By Ifeoma Udu
Television often lingers on a woman staring at a pregnancy test, her plans suddenly rewritten. Across Nollywood and Korean dramas, pregnancy reshuffles priorities, reshapes ambitions, and tests relationships in ways audiences can’t look away from. These stories explore what women give, what they sacrifice, and how life asks them to renegotiate everything.
Career Interrupted: Positively Yours.
Jang Hee-won is fiercely focused on her career. She’s the youngest manager at a beer production company and dreams of studying in Germany to one day launch her own beer brand. Love and marriage are not on her agenda; her parents’ divorce and her mother’s repeated statement that she regrets having her add emotional complexity.
Then a one-night encounter with a chaebol heir leads to an unexpected pregnancy. Suddenly, Hee-won must confront what she never wanted and rethink what she truly needs.
What she gives: career plan, independence, certainty. What she gains: vulnerability, deeper connection, personal growth. The series shows that ambitions and personal fulfillment can coexist with motherhood but not without negotiation and compromise.
Parenthood by Circumstance: Our Universe.
In Our Universe, childcare arrives through circumstance: an orphaned infant is placed with two adults who barely know each other. Dreams are reshaped rather than destroyed. Emotional intimacy grows out of necessity rather than a neat romantic arc.
What they give: sleep, time, personal space. What they gain: connection, emotional growth, unconventional family.
Set against South Korea’s low birth rates, high parenting costs, and demanding work culture, the show highlights the tension between personal choice and societal expectation. It reassures audiences that parenting and personal growth can align even when structural support is limited.
Sisterhood, Sacrifice, and Collision: Roses and Ivy.
In Roses and Ivy, familial obligations collide with personal desire. Evelyn, the elder sister, is the family’s emotional anchor. Roselyn struggles to meet her mother-in-law’s demand for a child. When she cannot, she asks Evelyn to sleep with her husband to secure a pregnancy.
What Roselyn gives: control over relationships, ethical boundaries, trust. What Evelyn gives: loyalty, emotional labour, unreciprocated love. What they set out to gain: social approval, legitimacy, fulfillment tied to motherhood.

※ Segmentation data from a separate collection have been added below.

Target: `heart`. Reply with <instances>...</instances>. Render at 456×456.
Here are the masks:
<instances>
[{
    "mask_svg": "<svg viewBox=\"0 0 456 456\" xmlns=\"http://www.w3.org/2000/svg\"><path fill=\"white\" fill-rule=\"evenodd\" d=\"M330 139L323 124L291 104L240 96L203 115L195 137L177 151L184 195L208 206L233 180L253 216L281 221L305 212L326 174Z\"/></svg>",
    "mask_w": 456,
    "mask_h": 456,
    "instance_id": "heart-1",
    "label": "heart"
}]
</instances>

Roselyn’s need for a child isn’t just about love; it’s also about securing her position within her husband’s family, showing a gain that is economic and survival-based. The series Illustrates how societal pressure can warp bonds and turn family and sisterhood into negotiation tables. Sacrifice is framed as necessary, but the emotional cost is high.
Across Screens and Cultures.
From Lagos to Seoul, women adjust first, absorb disruption, and balance personal ambitions with family expectations. Emotional labour is expected, autonomy is negotiable, and relationships are constantly tested. While TV shows often depict fulfilling outcomes, they rarely show the structural support that makes these transitions manageable.
Rethinking the Narrative.
These dramas celebrate growth, connection, and resilience but highlight the stakes women face when ambitions must take a backseat. What if career ambition and caregiving were equally valued? What if motherhood wasn’t the endpoint of growth but one of many life directions? Perhaps storytelling and society should show not just what women give but how much they can gain.